====== Available records ======

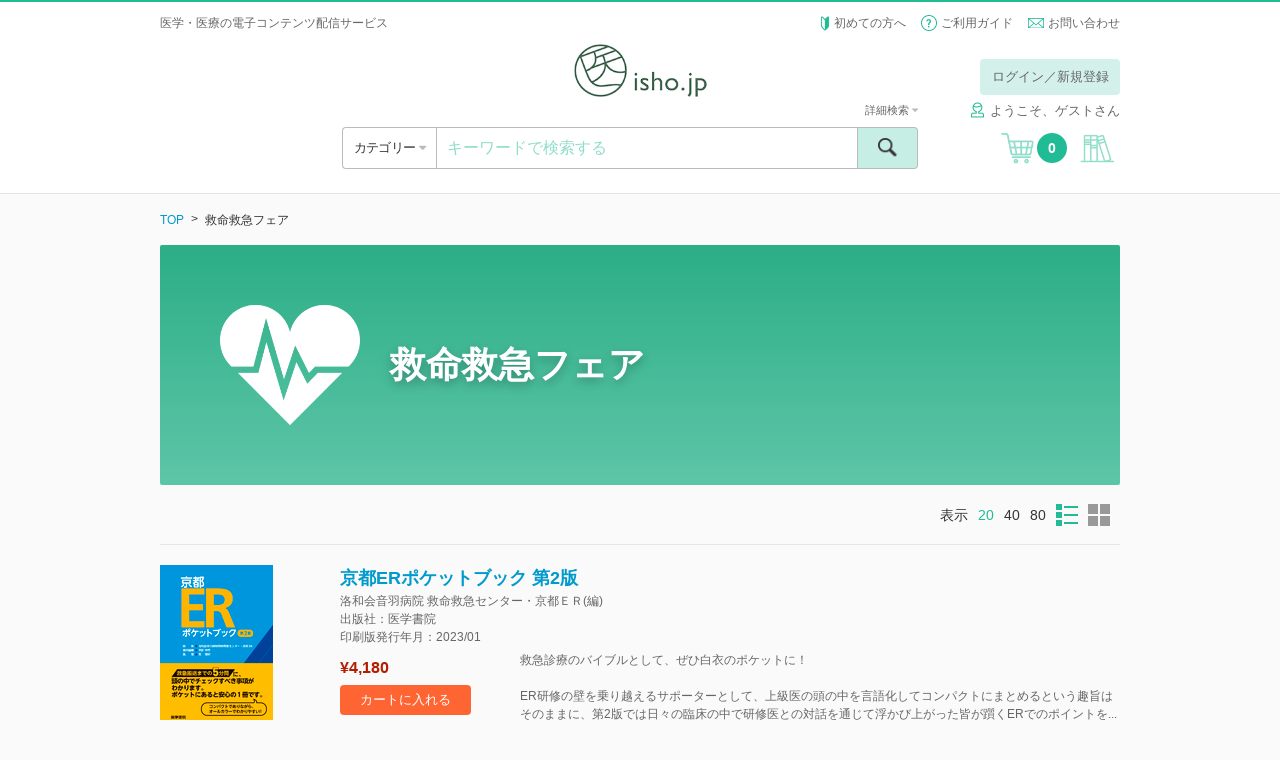

--- FILE ---
content_type: text/css
request_url: https://store.isho.jp/css/portal/common/error-list.css
body_size: 277
content:
div.form__description--error ul li,div.form__description--list ul li {
    list-style:none;
}
div.form__description--error ul li {
    color: #ff3b30;
}
div.form__description>div {
    width: 100%;
    display: block;
}
div.form__part>div.form__column--4>* {
    width: 20%;
}


--- FILE ---
content_type: text/css
request_url: https://store.isho.jp/css/portal/index/plan-tile.css?20260122113254
body_size: 847
content:
/* トップページ／見計らいプラン／商品リスト 2024.7.22 */
/* 試読期間ラベル */
.trydays {
    color:#fff;
    background-color: #21bb95;
}
.trydays-grey {
    color:#fff;
    background-color: #999999;
}
/* (SP) */
@media only screen and (max-width:736px) {
    .trydays, .trydays-grey {
        max-width: 100px;
        padding: 2px 10px;
        font-size: 10px;
        text-align: center;
        position:absolute;
        top: 0px;
        left: 0px;
    }
}
/* (PC) */
@media print,
screen and (min-width:737px) {
    .trydays, .trydays-grey {
        width: 100px;
        padding: 2px 3px;
        font-size:12px;
        text-align: center;
        position:absolute;
        top: 0px;
        left: 0px;
    }
}
/* すべて見るボタンの折れ曲がり防止 */
.block__more {
    white-space: nowrap;
}


--- FILE ---
content_type: application/javascript
request_url: https://store.isho.jp/js/portal/search/product_list.js
body_size: 3671
content:
/**
 * ”すべて見る”商品一覧
 * @return {[type]} [description]
 */
$(document).ready(function () {
    /*
     * サブスク申込みボタンクリック（ログイン中の再ログイン）
     */
    $('[name="subsc"]').click(function(){
        //商品IDを保存
        $('#subsc_product_id').val($(this).data('product'));

        //2017.8.29 ログインユーザがライト会員のとき、医書.jp本会員登録ボタンを表示
        var memberCategory = $("#memberCategory").val();
        if (memberCategory === "9") {
            //login form配下の全要素を非表示
            $("#login form >div").css("display","none");
            //「医書.jp本会員登録」ボタンを表示
            $("#login .move-apply").css("display","inline");
        } else {
            //メールアドレスのテキストボックスにアドレスを設定
            var email = $("#email").val();
            $("#login-user-id").val(email);
            $('#login-user-id').attr('readonly',true);  //編集不可

            //そのまま使うとindexも動いてしまうので対策としてポスト部分のidを変更して独自にチェックする
            $('#login-button').attr('id', "login-cart-check");

            //いらない要素を削除する
            $("#reset-password").remove();//パスワードをお忘れの方
            $("#apply-button").remove();//新規会員登録
        }

        //ポップを出す
        $("#login").css("display","block");
        $("body").css({"width":"100%","top":"0px"});

        //モーダル表示にする
        $("body").append('<div class="menu__overlay"></div>');
        $(".menu__overlay").css("opacity","1");

        //メッセージ追記？
        $("#login-error").html("ご購入にあたり再度ログインをお願い致します。");
        $("#login-cart-check").val("再ログイン");

        //パスワード初期化
        $("#login-password").val("");
        $("#login-password").focus();

        //クリックしたらチェックのみ行う関数にポストする
        $('.login-cart-check').click(function () {
            // ログインポップアップのエラーメッセージ表示領域を初期化します
//                $("#login-error").html("");
            // 入力されたユーザID、パスワードを設定する
            var user_id = $('#login-user-id').val();
            var password = $('#login-password').val();

	            $.ajax({
                url: window.location.protocol + "//" + window.location.hostname + "/index/cartlogin", // ポスト先のURL
                type: 'POST',
                dataType: 'json',
                data: {
                    userId: user_id, // ユーザID
                    password: password, // パスワード
                },
                success: function (response) {
                    if (response.result == true) {
                        $("#login").css("display","none");
                        // サブスク申込み画面へ遷移
                        if ($('#subsc_product_id').length) {
                            location.href = window.location.protocol + "//" + window.location.hostname + "/subsc-apply/index/productId/" + $('#subsc_product_id').val();
                        }
                    } else {
                        // ログインポップアップにエラーメッセージを出力する
                        $("#login-error").html(response.msg);
                    }
                },
            });
        });
        //リンク無効
        return false
    });
});
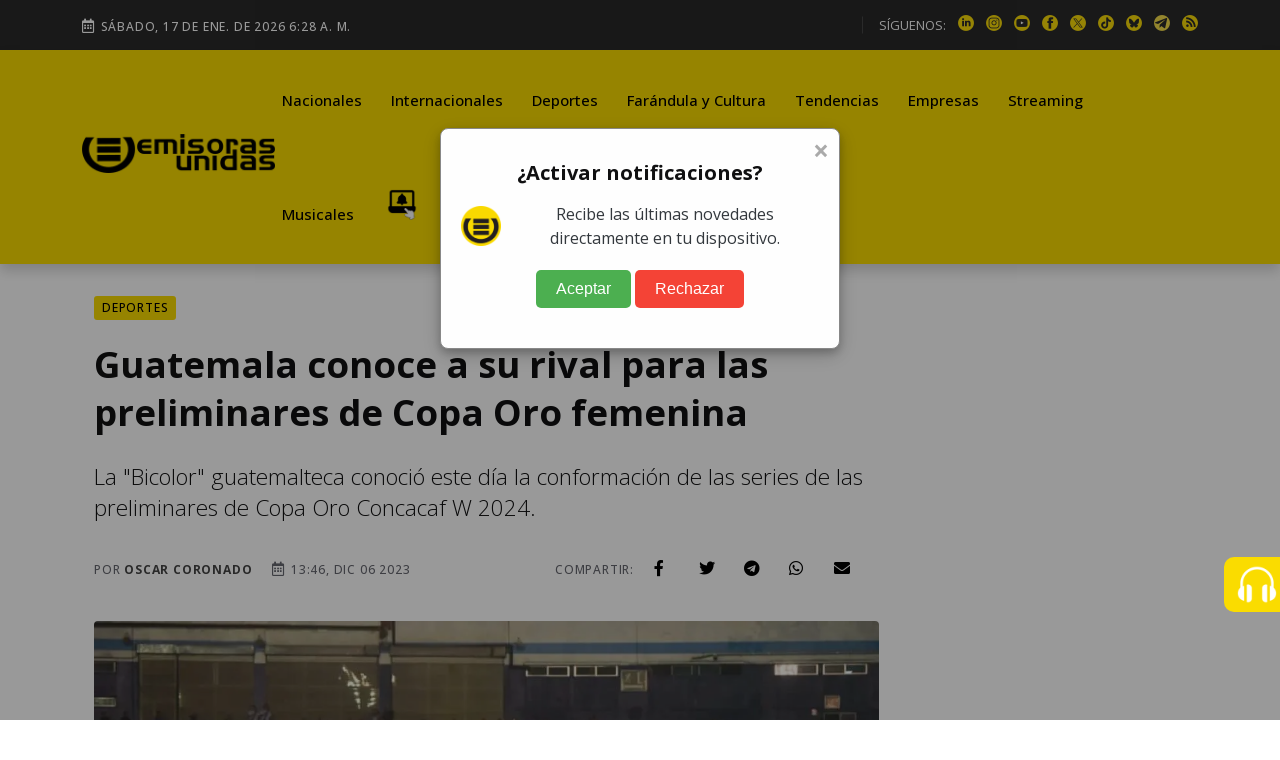

--- FILE ---
content_type: text/html; charset=utf-8
request_url: https://www.google.com/recaptcha/api2/aframe
body_size: 147
content:
<!DOCTYPE HTML><html><head><meta http-equiv="content-type" content="text/html; charset=UTF-8"></head><body><script nonce="RtDy4nkFNl60PpSLoWSu_w">/** Anti-fraud and anti-abuse applications only. See google.com/recaptcha */ try{var clients={'sodar':'https://pagead2.googlesyndication.com/pagead/sodar?'};window.addEventListener("message",function(a){try{if(a.source===window.parent){var b=JSON.parse(a.data);var c=clients[b['id']];if(c){var d=document.createElement('img');d.src=c+b['params']+'&rc='+(localStorage.getItem("rc::a")?sessionStorage.getItem("rc::b"):"");window.document.body.appendChild(d);sessionStorage.setItem("rc::e",parseInt(sessionStorage.getItem("rc::e")||0)+1);localStorage.setItem("rc::h",'1768631330233');}}}catch(b){}});window.parent.postMessage("_grecaptcha_ready", "*");}catch(b){}</script></body></html>

--- FILE ---
content_type: application/javascript; charset=utf-8
request_url: https://fundingchoicesmessages.google.com/f/AGSKWxVxGfe3lbKYdasb6c7vGaamd8DaGawbhJIdJuQ_lFXwoLHdHIQKDeLWk_tzQJgDCkk9aVLvCRlXd3MH5ATMsLvENa-GUXCjP8M8Xc6Xqjvm5yfl0u1NCtHj3kEAXE88tRKN505DpDGPStYstgqQQDulVmVfvOgjC6J924gUaO1I_a6WZkpUbu7r_dCR/_?adclass=/ads-banner/sponsor-banner./rotatedads2./remove_ads.
body_size: -1291
content:
window['a4e15bec-eb0a-4e78-b756-eaf042a1a05c'] = true;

======

* **Brief**
List every line from the entries above in which "button" appears.

* **Answer for the task**
            $('#login-button').attr('id', "login-cart-check");
            $("#apply-button").remove();//新規会員登録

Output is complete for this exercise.